Spatial question listing:
━━━━━━━━━━

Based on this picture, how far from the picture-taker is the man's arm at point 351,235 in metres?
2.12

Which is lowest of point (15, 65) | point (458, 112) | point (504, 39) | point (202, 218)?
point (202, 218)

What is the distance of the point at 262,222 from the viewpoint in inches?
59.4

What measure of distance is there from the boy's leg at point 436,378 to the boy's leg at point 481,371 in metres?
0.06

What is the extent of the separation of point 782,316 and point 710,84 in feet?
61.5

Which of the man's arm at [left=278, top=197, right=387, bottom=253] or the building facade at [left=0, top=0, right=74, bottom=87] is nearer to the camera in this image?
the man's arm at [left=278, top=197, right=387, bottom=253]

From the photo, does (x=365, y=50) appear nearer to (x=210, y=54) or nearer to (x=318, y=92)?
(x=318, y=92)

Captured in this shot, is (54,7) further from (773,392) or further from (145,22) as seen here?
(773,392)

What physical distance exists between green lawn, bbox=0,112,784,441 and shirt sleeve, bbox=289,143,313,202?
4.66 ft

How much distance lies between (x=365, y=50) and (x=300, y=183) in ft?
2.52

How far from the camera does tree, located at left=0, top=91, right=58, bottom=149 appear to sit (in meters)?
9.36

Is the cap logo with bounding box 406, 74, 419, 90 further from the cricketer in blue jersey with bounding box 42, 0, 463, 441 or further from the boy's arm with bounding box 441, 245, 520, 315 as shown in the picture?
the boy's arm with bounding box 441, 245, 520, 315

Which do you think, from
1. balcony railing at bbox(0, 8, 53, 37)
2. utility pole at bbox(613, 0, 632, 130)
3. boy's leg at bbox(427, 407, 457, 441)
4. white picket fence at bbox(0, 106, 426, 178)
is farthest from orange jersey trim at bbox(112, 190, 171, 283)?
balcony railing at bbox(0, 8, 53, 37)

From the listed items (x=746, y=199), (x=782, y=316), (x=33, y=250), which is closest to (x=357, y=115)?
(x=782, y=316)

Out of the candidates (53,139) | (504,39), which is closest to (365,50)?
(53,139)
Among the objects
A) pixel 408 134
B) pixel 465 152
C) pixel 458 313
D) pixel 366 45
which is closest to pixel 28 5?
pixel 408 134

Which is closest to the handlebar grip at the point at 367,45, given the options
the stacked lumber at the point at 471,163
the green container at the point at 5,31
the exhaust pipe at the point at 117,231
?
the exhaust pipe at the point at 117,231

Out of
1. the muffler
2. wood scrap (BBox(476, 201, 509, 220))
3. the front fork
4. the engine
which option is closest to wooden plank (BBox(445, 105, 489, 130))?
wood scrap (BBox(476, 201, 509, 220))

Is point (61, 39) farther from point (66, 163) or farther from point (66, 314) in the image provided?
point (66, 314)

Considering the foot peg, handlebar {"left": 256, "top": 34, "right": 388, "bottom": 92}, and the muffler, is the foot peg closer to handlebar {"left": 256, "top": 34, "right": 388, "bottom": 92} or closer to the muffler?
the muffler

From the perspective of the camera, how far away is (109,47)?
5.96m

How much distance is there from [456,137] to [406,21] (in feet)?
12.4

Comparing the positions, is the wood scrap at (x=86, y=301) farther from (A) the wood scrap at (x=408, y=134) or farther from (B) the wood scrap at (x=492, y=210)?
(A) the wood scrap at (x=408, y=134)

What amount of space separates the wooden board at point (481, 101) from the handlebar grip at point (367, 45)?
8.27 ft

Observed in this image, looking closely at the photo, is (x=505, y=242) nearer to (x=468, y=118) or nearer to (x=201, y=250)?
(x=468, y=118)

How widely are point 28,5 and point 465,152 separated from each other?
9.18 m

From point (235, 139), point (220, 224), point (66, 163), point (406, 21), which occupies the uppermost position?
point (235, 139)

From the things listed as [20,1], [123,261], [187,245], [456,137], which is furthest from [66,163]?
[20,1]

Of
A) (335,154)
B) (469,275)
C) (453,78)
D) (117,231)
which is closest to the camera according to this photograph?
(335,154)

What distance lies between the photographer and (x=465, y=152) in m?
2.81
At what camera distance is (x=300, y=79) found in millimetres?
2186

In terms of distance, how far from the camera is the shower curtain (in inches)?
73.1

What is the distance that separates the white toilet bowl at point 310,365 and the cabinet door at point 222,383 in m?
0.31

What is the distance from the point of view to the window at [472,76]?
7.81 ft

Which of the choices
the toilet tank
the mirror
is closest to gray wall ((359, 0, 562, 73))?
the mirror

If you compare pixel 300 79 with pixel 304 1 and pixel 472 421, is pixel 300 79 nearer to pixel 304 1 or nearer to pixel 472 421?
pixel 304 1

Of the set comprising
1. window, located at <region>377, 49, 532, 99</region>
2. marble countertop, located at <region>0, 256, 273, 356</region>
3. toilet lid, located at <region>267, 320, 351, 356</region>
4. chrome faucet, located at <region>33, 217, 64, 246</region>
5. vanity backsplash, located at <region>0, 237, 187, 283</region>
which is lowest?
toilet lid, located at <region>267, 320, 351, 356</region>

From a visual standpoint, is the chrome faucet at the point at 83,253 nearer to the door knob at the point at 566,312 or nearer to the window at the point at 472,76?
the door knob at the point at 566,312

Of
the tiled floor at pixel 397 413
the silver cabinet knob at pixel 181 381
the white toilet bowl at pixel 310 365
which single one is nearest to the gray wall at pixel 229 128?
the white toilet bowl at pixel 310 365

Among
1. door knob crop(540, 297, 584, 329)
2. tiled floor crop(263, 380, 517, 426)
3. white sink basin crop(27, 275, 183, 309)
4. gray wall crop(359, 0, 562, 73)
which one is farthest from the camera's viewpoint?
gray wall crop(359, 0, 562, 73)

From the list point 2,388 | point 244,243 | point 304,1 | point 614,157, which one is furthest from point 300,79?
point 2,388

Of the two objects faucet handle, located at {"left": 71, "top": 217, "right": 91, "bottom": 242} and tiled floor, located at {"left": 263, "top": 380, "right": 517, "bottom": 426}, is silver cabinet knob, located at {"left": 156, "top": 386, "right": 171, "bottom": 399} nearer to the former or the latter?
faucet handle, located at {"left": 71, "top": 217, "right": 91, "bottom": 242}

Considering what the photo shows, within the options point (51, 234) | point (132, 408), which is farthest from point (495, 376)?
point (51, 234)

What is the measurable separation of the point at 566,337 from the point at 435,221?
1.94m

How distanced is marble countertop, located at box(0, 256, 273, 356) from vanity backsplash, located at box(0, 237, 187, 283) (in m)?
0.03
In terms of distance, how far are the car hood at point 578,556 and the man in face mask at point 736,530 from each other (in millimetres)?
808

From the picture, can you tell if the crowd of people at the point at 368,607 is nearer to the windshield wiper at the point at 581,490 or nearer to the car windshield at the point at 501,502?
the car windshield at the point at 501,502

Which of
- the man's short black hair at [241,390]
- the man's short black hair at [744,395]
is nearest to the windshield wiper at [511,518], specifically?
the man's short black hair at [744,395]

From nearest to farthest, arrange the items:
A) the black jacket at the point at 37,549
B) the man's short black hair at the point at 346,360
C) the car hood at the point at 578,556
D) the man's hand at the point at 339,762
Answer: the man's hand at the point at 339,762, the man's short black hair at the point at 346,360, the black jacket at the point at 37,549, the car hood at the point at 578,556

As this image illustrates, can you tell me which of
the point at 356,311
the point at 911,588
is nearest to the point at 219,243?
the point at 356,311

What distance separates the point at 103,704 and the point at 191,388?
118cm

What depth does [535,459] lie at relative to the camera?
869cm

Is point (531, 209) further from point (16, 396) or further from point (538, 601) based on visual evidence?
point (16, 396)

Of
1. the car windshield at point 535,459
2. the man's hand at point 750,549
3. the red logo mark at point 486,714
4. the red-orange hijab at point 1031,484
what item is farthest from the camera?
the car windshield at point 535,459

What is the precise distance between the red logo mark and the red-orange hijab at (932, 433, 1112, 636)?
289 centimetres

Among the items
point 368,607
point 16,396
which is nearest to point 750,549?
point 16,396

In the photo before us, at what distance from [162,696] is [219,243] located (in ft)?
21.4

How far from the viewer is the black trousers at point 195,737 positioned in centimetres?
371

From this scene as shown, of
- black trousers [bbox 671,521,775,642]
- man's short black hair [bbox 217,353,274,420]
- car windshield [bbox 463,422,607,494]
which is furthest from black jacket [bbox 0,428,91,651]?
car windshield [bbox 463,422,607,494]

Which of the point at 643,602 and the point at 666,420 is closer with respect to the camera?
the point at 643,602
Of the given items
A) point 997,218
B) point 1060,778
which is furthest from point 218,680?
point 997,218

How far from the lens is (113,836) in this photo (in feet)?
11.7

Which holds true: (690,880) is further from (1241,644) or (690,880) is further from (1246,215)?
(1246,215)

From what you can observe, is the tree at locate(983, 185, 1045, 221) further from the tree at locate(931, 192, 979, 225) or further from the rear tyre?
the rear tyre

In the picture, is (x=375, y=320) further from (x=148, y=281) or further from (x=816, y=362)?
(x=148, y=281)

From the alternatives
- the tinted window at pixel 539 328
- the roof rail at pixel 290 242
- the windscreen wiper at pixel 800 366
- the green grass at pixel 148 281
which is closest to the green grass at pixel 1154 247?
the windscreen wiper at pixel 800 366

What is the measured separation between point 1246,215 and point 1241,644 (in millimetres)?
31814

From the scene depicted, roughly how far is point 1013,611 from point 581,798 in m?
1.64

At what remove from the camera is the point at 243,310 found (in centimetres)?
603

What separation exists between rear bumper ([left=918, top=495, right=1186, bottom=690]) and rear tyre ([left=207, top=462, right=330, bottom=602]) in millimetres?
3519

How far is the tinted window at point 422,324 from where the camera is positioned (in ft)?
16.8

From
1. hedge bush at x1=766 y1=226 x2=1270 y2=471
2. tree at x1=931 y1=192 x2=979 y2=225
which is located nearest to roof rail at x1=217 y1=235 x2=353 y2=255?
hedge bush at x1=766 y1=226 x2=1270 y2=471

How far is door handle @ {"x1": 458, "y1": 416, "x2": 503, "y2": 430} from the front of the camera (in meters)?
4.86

━━━━━━━━━━

Count the lines in the listing above that contain the string "feet", and give only that number.

3